-------- RECORDED DATA

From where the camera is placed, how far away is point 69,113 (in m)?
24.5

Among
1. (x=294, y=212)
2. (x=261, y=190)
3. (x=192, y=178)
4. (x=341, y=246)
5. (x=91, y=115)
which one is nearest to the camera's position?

----------------

Render every line of the items above as a Markdown table with the columns "Row" and "Line," numbering each row and omitting blank lines.

TASK RESULT >>
| Row | Line |
|---|---|
| 1 | From where the camera is placed, how far away is point 69,113 (in m)? |
| 2 | 24.5 |
| 3 | Among |
| 4 | 1. (x=294, y=212) |
| 5 | 2. (x=261, y=190) |
| 6 | 3. (x=192, y=178) |
| 7 | 4. (x=341, y=246) |
| 8 | 5. (x=91, y=115) |
| 9 | which one is nearest to the camera's position? |